On the walls were a variety of continuity photos from the filming. Beyond this area were the costume rails. They roughly went in season order down one side, and back up the other.
A total of three Donegal tweed jackets were on show.
One the rails was another plain Donegal, plus the heavily distressed, burnt and torn version seen in The Pandorica Opens and The Big Bang.
On the final rack was a small, but not insignificant collection of Tenth Doctor costumes.
Three pairs of the GAP trousers were hanging up, one pair somewhat torn and distressed, as seen in The Eleventh Hour, or possibly The End Of Time.
Also here was yet another brown Tenth Doctor suit. It has you wondering how many suit were actually made!
The final gem was a whole fist full of Tenth Doctor ties!
You could rummage through and see Tie 3, the YSL used in School Reunion.
Tie 5, the Thomas Nash tie from The Idiot’s Lantern.
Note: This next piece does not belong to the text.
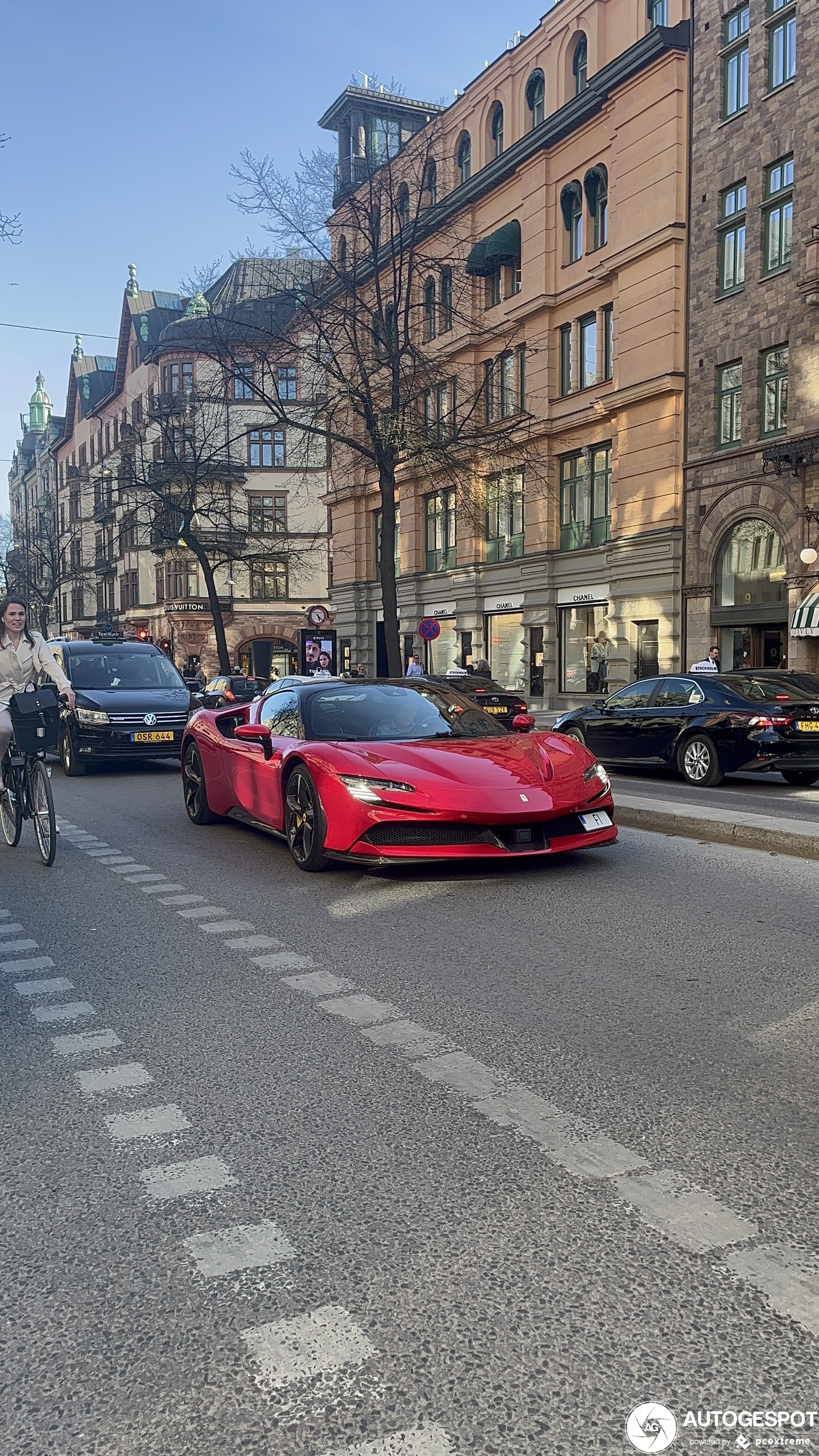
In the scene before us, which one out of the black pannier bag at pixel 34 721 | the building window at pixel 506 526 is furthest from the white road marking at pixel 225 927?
the building window at pixel 506 526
Tie 11, the Massimo Dutti from The Next Doctor. (missing its label on the reverse).
Tie 12, the Massimo Dutti from The Doctor’s Daughter.
There was also the Rocha John Rocha tie, which was bought but went unused, as well as an unlabelled red and black floral tie, also unused.
These have the blue swirls embroidered on with the reddish patches.
Two were here, one in pristine condition, the other torn and distressed.
It was jaw-dropping to discover the red patches on the tie are just fabric painted on by hand. I’m sure we all thought there were sections of red fabric appliquéd on, but as is often with film and tv work, the simplest solution is often the best.
It was quite inspiring to see the ties first-hand.
I might even have a go at making my own. Hummmm.